- _Document text_:
Optics and Photonics Journal
Vol.3 No.8(2013), Article ID:41597,3 pages DOI:10.4236/opj.2013.38060

A Possible Realization of Chlorophyll Lase

Mitali Konwar1, G. D. Baruah2

1Digboi Mahila Mahavidalaya, Digboi, India

2Centre for Laser & Optical Science, New Uchamati, Doomdooma, India

Email: mitalikonwar@rediffmail.com

Copyright © 2013 Mitali Konwar, G. D. Baruah. This is an open access article distributed under the Creative Commons Attribution License, which permits unrestricted use, distribution, and reproduction in any medium, provided the original work is properly cited. In accordance of the Creative Commons Attribution License all Copyrights © 2013 are reserved for SCIRP and the owner of the intellectual property Mitali Konwar, G. D. Baruah. All Copyright © 2013 are guarded by law and by SCIRP as a guardian.

- _Exercise data_:
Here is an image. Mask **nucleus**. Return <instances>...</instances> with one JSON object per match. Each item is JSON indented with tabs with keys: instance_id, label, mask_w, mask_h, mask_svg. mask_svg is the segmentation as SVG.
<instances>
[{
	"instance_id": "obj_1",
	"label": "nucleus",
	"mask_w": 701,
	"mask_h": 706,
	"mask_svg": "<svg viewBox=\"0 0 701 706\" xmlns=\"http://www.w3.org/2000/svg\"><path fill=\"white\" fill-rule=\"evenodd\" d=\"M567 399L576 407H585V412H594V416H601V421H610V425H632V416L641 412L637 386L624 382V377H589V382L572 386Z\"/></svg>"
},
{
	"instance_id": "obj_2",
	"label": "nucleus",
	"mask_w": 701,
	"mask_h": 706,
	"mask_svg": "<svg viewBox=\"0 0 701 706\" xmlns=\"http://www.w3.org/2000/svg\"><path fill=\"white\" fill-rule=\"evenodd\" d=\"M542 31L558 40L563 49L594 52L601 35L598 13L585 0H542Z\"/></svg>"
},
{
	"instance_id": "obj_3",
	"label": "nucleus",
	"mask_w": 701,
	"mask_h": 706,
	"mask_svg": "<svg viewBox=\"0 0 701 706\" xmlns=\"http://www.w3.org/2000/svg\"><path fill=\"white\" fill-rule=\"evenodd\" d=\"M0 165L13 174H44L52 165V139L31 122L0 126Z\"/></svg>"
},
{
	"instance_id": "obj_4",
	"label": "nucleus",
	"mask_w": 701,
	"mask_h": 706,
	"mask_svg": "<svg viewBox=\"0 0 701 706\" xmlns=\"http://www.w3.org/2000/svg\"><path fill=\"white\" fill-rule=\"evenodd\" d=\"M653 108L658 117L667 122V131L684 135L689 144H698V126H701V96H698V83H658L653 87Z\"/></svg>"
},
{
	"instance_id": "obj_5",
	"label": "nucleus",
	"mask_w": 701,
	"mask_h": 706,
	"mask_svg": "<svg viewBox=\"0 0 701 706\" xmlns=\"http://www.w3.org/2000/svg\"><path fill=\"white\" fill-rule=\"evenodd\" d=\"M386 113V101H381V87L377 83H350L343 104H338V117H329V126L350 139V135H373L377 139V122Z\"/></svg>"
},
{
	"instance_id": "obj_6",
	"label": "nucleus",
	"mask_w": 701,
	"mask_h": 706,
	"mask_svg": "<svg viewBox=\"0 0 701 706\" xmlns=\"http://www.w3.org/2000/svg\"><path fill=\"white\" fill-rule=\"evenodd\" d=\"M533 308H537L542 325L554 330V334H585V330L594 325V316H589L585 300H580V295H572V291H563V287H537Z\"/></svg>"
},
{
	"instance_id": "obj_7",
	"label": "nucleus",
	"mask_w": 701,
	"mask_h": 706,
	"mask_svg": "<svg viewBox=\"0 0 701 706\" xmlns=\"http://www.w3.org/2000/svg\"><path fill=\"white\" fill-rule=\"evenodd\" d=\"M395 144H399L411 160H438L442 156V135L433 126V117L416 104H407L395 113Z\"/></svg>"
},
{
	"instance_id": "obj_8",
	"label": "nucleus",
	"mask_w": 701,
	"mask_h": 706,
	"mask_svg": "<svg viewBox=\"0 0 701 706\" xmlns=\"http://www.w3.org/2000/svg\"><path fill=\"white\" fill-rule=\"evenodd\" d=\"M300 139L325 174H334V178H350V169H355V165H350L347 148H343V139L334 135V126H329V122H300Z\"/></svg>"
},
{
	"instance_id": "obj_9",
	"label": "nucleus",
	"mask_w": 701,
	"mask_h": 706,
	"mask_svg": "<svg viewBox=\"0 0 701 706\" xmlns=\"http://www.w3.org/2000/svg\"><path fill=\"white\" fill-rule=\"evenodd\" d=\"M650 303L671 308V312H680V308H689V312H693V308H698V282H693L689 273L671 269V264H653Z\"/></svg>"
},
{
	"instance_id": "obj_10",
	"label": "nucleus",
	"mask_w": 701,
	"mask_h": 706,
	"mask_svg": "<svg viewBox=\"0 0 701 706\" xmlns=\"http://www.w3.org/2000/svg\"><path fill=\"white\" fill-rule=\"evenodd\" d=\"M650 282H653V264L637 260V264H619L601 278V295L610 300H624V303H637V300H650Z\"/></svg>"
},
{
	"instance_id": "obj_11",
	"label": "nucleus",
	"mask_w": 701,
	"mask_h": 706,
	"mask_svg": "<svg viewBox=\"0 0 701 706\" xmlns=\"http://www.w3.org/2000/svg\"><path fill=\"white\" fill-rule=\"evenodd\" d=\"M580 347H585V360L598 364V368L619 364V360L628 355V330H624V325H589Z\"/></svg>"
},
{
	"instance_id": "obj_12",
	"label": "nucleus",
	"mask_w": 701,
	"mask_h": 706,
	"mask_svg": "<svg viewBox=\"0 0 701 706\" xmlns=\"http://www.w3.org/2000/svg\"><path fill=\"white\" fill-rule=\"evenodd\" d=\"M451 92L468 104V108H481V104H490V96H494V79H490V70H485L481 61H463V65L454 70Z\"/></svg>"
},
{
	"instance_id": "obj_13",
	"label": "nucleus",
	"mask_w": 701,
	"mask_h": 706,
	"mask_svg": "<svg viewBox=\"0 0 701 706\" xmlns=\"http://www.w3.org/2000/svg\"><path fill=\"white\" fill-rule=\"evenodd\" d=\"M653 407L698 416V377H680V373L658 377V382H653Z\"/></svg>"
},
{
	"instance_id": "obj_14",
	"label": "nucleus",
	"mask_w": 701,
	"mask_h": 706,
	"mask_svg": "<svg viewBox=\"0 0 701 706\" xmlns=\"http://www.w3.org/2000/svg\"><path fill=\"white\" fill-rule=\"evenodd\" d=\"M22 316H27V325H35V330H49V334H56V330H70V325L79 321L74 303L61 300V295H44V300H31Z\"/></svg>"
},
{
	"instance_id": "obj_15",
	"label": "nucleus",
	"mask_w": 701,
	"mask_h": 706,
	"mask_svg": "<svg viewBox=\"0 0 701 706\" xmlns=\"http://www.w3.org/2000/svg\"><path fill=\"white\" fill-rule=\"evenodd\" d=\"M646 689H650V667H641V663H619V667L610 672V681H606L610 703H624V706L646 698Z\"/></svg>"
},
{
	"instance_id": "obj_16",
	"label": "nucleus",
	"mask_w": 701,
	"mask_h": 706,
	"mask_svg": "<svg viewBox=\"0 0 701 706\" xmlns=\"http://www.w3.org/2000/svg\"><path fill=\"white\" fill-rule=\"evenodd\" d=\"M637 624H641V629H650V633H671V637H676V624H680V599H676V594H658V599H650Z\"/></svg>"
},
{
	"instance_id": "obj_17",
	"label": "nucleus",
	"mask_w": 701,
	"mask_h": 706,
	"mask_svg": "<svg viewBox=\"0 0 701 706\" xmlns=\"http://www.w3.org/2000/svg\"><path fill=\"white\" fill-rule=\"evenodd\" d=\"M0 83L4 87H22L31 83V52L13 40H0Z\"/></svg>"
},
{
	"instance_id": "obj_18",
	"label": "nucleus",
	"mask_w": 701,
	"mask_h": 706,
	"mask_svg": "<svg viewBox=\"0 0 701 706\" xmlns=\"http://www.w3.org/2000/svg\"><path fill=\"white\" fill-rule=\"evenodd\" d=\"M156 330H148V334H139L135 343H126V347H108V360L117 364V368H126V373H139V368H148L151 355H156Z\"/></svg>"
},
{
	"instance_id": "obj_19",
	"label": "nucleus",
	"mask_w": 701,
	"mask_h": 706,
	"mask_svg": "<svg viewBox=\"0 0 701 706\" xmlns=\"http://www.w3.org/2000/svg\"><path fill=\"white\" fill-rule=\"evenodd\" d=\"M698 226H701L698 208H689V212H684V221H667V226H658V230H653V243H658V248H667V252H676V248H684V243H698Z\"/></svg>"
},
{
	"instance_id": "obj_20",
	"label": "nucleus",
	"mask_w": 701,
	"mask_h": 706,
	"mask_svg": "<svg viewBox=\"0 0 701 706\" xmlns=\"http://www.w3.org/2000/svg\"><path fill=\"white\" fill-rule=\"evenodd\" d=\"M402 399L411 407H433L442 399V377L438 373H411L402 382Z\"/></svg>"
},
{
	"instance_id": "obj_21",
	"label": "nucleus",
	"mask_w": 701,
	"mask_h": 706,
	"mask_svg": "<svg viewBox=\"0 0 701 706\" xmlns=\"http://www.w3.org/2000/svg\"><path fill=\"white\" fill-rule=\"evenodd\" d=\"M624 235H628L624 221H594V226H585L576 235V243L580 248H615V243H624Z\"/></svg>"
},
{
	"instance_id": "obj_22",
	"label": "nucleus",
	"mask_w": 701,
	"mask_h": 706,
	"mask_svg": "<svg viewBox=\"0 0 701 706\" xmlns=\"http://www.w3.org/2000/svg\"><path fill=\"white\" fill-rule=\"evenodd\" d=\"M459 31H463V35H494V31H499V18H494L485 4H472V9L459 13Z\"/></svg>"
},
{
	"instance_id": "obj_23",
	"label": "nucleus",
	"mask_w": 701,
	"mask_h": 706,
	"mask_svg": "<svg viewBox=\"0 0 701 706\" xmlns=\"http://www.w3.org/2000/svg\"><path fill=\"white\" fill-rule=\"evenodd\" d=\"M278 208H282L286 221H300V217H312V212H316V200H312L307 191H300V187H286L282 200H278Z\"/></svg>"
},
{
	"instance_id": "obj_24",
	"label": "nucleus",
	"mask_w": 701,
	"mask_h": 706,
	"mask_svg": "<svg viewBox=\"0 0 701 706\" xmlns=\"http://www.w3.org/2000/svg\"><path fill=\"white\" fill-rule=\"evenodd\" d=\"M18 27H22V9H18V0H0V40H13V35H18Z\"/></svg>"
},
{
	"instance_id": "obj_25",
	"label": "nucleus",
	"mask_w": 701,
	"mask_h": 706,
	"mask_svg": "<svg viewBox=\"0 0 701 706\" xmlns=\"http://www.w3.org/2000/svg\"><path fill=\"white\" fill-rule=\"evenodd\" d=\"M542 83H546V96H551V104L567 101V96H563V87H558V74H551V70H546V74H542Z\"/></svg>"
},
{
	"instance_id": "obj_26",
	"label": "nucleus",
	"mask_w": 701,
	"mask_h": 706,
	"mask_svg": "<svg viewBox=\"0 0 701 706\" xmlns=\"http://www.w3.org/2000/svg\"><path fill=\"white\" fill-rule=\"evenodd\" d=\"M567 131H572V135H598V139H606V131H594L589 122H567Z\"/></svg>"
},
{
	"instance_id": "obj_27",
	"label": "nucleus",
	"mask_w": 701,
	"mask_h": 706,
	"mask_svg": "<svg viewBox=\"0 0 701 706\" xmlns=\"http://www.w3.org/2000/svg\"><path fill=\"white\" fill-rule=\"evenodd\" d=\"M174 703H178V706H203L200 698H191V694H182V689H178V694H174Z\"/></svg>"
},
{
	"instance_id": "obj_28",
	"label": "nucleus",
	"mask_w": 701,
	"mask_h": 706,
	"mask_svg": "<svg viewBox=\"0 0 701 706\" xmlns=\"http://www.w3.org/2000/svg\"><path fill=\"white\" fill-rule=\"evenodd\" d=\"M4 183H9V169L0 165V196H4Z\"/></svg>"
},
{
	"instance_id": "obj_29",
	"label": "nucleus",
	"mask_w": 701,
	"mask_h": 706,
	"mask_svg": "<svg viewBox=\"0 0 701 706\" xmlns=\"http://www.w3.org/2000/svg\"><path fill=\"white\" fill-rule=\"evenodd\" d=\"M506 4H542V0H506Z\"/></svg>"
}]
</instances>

- _Task goal_:
Reproduce the journal article header in full, word for word. The records have no connection to the journal article header.

- _Answer section_:
Optics and Photonics Journal
Vol.3 No.8(2013), Article ID:41597,3 pages DOI:10.4236/opj.2013.38060

A Possible Realization of Chlorophyll Lase

Mitali Konwar1, G. D. Baruah2

1Digboi Mahila Mahavidalaya, Digboi, India

2Centre for Laser & Optical Science, New Uchamati, Doomdooma, India

Email: mitalikonwar@rediffmail.com

Copyright © 2013 Mitali Konwar, G. D. Baruah. This is an open access article distributed under the Creative Commons Attribution License, which permits unrestricted use, distribution, and reproduction in any medium, provided the original work is properly cited. In accordance of the Creative Commons Attribution License all Copyrights © 2013 are reserved for SCIRP and the owner of the intellectual property Mitali Konwar, G. D. Baruah. All Copyright © 2013 are guarded by law and by SCIRP as a guardian.